EXERCISE PROMPT: For this task, every record below must be reproduced exactly.

[SUPPLIED MATERIAL — start]

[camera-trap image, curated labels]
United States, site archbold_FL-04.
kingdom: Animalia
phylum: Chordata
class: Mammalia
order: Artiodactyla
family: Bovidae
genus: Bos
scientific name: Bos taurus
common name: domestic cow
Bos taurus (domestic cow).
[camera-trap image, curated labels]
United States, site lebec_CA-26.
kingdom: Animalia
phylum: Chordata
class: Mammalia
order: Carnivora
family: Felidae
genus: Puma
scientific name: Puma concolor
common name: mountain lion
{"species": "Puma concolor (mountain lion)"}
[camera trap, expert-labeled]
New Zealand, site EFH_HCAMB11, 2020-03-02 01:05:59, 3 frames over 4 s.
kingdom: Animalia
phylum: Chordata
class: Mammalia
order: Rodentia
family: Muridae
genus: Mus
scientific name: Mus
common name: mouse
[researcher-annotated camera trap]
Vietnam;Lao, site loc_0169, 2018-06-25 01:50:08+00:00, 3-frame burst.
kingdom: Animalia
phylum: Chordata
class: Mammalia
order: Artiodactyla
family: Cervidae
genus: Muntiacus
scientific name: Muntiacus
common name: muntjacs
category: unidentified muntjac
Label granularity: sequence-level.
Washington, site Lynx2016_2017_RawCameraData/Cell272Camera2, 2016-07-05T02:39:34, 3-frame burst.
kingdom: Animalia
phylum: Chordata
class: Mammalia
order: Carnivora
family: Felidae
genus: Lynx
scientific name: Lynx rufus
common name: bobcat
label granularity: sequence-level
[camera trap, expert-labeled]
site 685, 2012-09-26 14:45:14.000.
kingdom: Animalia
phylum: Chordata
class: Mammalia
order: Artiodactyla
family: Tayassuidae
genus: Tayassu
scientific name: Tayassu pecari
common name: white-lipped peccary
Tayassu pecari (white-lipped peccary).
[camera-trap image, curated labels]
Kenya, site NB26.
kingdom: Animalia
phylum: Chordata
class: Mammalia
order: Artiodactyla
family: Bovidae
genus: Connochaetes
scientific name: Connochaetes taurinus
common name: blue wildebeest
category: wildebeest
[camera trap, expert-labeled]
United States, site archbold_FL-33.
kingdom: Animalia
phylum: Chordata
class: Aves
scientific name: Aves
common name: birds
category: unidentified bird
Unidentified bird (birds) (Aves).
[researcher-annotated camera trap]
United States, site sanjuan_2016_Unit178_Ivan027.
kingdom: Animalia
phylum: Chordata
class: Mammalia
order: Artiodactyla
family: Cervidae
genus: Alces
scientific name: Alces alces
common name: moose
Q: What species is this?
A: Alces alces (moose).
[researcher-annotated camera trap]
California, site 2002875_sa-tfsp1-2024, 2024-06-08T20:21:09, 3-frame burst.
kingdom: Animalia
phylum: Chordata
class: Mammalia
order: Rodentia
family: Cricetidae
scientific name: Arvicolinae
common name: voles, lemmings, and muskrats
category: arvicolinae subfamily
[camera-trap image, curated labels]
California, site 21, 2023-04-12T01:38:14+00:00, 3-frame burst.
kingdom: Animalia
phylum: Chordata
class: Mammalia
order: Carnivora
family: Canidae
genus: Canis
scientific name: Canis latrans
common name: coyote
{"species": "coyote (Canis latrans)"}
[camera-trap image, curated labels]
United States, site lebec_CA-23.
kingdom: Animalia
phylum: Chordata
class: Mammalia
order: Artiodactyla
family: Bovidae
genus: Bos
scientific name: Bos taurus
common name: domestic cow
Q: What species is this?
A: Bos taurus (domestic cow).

[SUPPLIED MATERIAL — finish]

ANSWER SECTION:
[camera-trap image, curated labels]
United States, site archbold_FL-04.
kingdom: Animalia
phylum: Chordata
class: Mammalia
order: Artiodactyla
family: Bovidae
genus: Bos
scientific name: Bos taurus
common name: domestic cow
Bos taurus (domestic cow).
[camera-trap image, curated labels]
United States, site lebec_CA-26.
kingdom: Animalia
phylum: Chordata
class: Mammalia
order: Carnivora
family: Felidae
genus: Puma
scientific name: Puma concolor
common name: mountain lion
{"species": "Puma concolor (mountain lion)"}
[camera trap, expert-labeled]
New Zealand, site EFH_HCAMB11, 2020-03-02 01:05:59, 3 frames over 4 s.
kingdom: Animalia
phylum: Chordata
class: Mammalia
order: Rodentia
family: Muridae
genus: Mus
scientific name: Mus
common name: mouse
[researcher-annotated camera trap]
Vietnam;Lao, site loc_0169, 2018-06-25 01:50:08+00:00, 3-frame burst.
kingdom: Animalia
phylum: Chordata
class: Mammalia
order: Artiodactyla
family: Cervidae
genus: Muntiacus
scientific name: Muntiacus
common name: muntjacs
category: unidentified muntjac
Label granularity: sequence-level.
Washington, site Lynx2016_2017_RawCameraData/Cell272Camera2, 2016-07-05T02:39:34, 3-frame burst.
kingdom: Animalia
phylum: Chordata
class: Mammalia
order: Carnivora
family: Felidae
genus: Lynx
scientific name: Lynx rufus
common name: bobcat
label granularity: sequence-level
[camera trap, expert-labeled]
site 685, 2012-09-26 14:45:14.000.
kingdom: Animalia
phylum: Chordata
class: Mammalia
order: Artiodactyla
family: Tayassuidae
genus: Tayassu
scientific name: Tayassu pecari
common name: white-lipped peccary
Tayassu pecari (white-lipped peccary).
[camera-trap image, curated labels]
Kenya, site NB26.
kingdom: Animalia
phylum: Chordata
class: Mammalia
order: Artiodactyla
family: Bovidae
genus: Connochaetes
scientific name: Connochaetes taurinus
common name: blue wildebeest
category: wildebeest
[camera trap, expert-labeled]
United States, site archbold_FL-33.
kingdom: Animalia
phylum: Chordata
class: Aves
scientific name: Aves
common name: birds
category: unidentified bird
Unidentified bird (birds) (Aves).
[researcher-annotated camera trap]
United States, site sanjuan_2016_Unit178_Ivan027.
kingdom: Animalia
phylum: Chordata
class: Mammalia
order: Artiodactyla
family: Cervidae
genus: Alces
scientific name: Alces alces
common name: moose
Q: What species is this?
A: Alces alces (moose).
[researcher-annotated camera trap]
California, site 2002875_sa-tfsp1-2024, 2024-06-08T20:21:09, 3-frame burst.
kingdom: Animalia
phylum: Chordata
class: Mammalia
order: Rodentia
family: Cricetidae
scientific name: Arvicolinae
common name: voles, lemmings, and muskrats
category: arvicolinae subfamily
[camera-trap image, curated labels]
California, site 21, 2023-04-12T01:38:14+00:00, 3-frame burst.
kingdom: Animalia
phylum: Chordata
class: Mammalia
order: Carnivora
family: Canidae
genus: Canis
scientific name: Canis latrans
common name: coyote
{"species": "coyote (Canis latrans)"}
[camera-trap image, curated labels]
United States, site lebec_CA-23.
kingdom: Animalia
phylum: Chordata
class: Mammalia
order: Artiodactyla
family: Bovidae
genus: Bos
scientific name: Bos taurus
common name: domestic cow
Q: What species is this?
A: Bos taurus (domestic cow).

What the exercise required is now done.